Multi-Subnet, Multi-Tenant, VLANned, Bonded & Bridged Network Config - Am I Doing It Right?

SamboNZ

New Member
Feb 10, 2021
8
2
1
Hey guys,

I'm an IT veteran but a Proxmox & Linux noob.
I'm configuring a set of Proxmox 6.3-2 servers for use in a relatively complex web hosting environment and I just wanted to get some confirmation that the way I'm configuring the networking is correct.

The network will used a bridged model and public IPs are assigned to the main (physical) firewall with ports forwarded to VMs on internal IPs as appropriate.
There will be VLANs in use on the network, including with the VMs.
There will be 3 clustered Proxmox servers.

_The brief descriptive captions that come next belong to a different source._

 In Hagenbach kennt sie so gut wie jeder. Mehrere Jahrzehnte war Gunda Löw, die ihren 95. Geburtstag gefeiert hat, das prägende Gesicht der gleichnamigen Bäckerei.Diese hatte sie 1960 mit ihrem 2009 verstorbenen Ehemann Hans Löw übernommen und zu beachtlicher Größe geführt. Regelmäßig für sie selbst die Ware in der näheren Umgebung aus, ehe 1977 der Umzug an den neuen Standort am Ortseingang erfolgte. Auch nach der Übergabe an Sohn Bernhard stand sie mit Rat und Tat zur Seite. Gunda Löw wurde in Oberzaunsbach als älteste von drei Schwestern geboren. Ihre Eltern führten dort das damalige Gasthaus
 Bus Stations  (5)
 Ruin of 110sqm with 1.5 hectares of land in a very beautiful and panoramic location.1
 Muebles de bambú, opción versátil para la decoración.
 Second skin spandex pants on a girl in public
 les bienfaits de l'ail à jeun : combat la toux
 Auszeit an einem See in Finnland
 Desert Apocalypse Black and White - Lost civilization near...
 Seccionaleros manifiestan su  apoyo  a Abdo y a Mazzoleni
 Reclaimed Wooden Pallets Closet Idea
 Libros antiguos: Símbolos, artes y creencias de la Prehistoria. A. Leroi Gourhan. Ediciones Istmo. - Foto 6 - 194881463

Basically the IP network environment is:
10.0.10.x/24 - Public (Connectivity to the Internet via the main (physical) firewall)
10.0.20.x/24 - Management (Internal LAN / Backups etc)
10.0.30.x/24 - Cluster (ProxMox Cluster Traffic)
10.0.40.x/24 - Storage (Dedicated Host IP Connected Storage)

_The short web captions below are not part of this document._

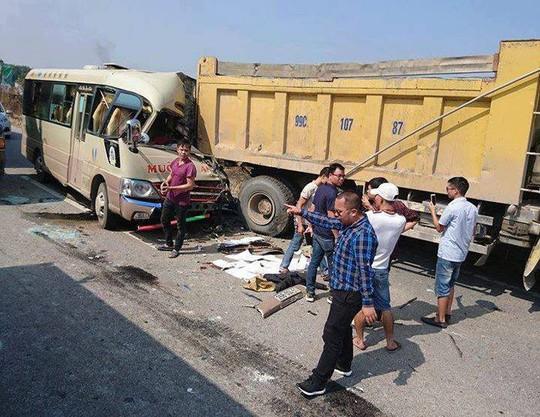 Tông đuôi xe tải, tài xế xe khách tử vong sau vô lăng - Ảnh 2.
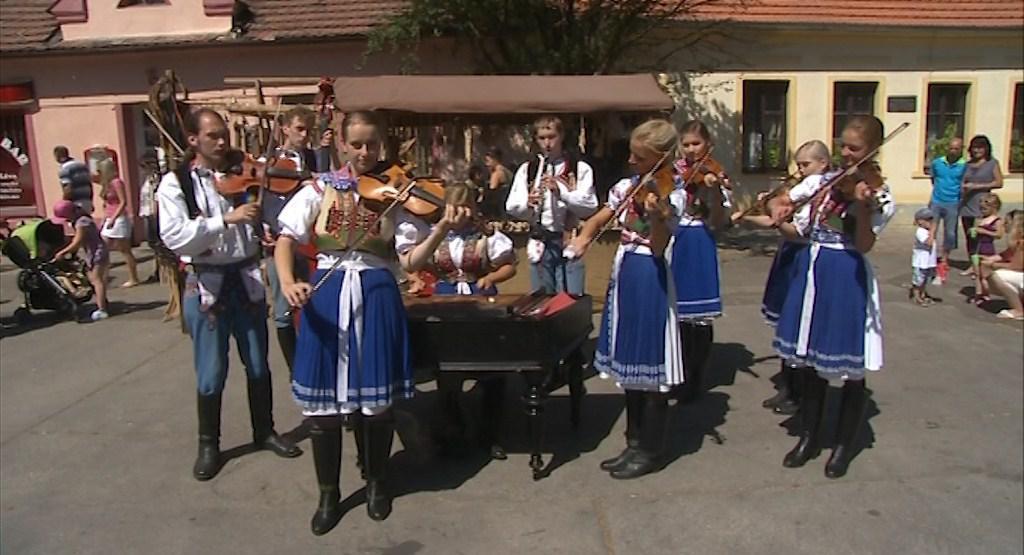 Své zástupce má na festivalu každá z obcí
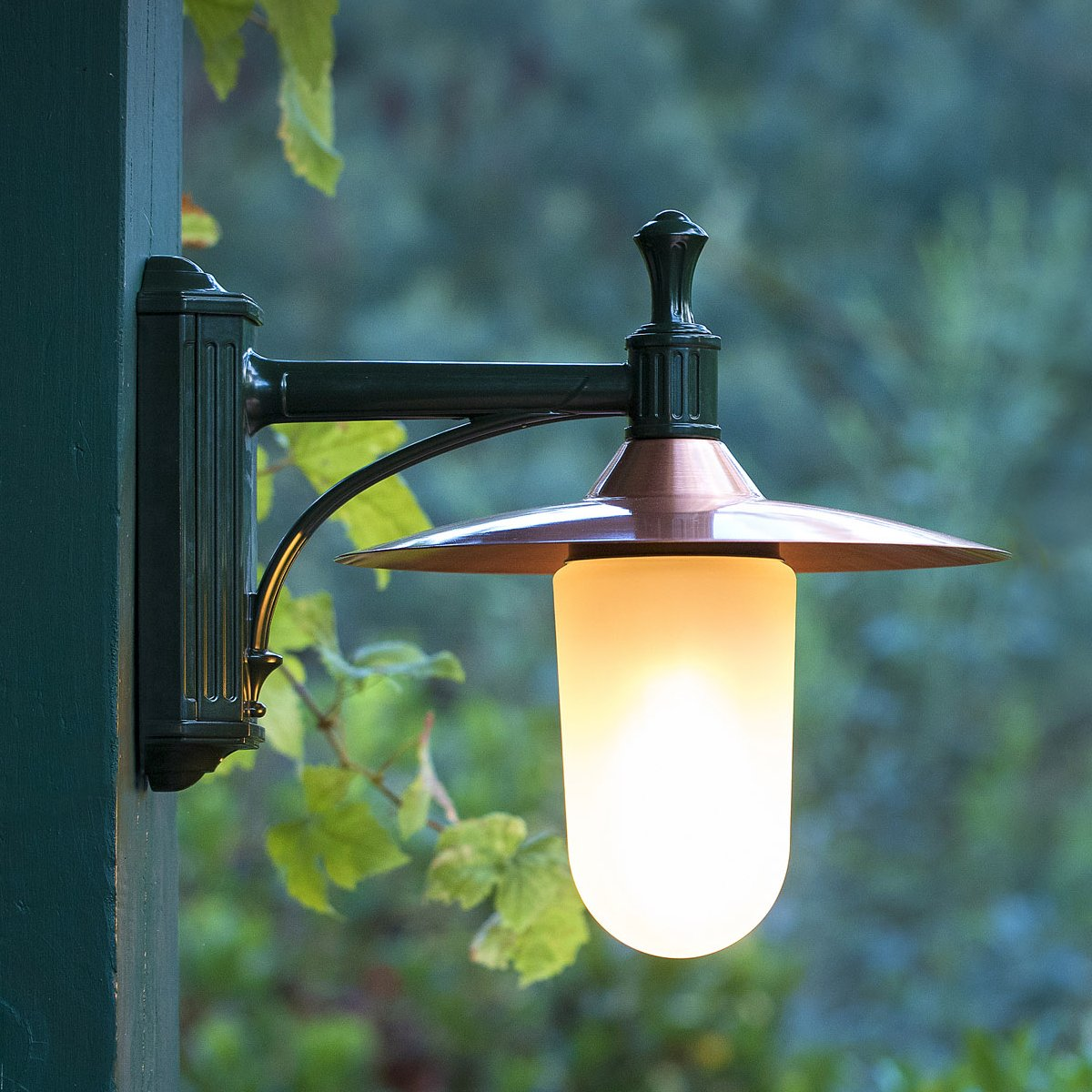 Montana Wall Lamp Outdoor - With Frosted Glass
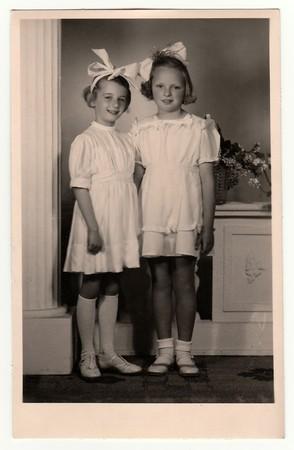 HODONINE, LA RÉPUBLIQUE TCHÉCOSLOVAQUE, CIRCA 1945: Une photo vintage des jeunes filles - la première sainte communion, vers 1945.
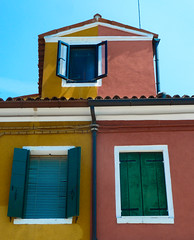 Share the same house, but not the color (Channed) Tags: venice venezia venetië burano lagune italy italia italië europe travel chantalnederstigt house color colour colours colors paint multicolored channedimages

The existing physical switching setup is fully redundant with failover between switches.

Based on this I have created bonded NIC pairs for all 4 IP subnets and bridges for both the Public and Management networks as follows:

1612928290507.png

So, how'd I do? :D
Anyone see any problems / mistakes?

I want to get this right before I configure clustering!

Any feedback greatly appreciated!
Thanks!
 
10.0.30.x/24 - Cluster (ProxMox Cluster Traffic)
This is the Corosync network right? Configured in /etc/pve/corosync.conf?

If so, don't use a bond for it. Corosync can handle up to 8 links/rings and will switch between them by itself if one becomes unavailable or problematic.
It will do so way faster than the default bond, a few ms instead of the 100ms that an active backup bond will wait by default.

So I would remove that bond and configure 2 different networks on the separate interfaces and let corosync use both directly. See the docs how to configure more links for corosync.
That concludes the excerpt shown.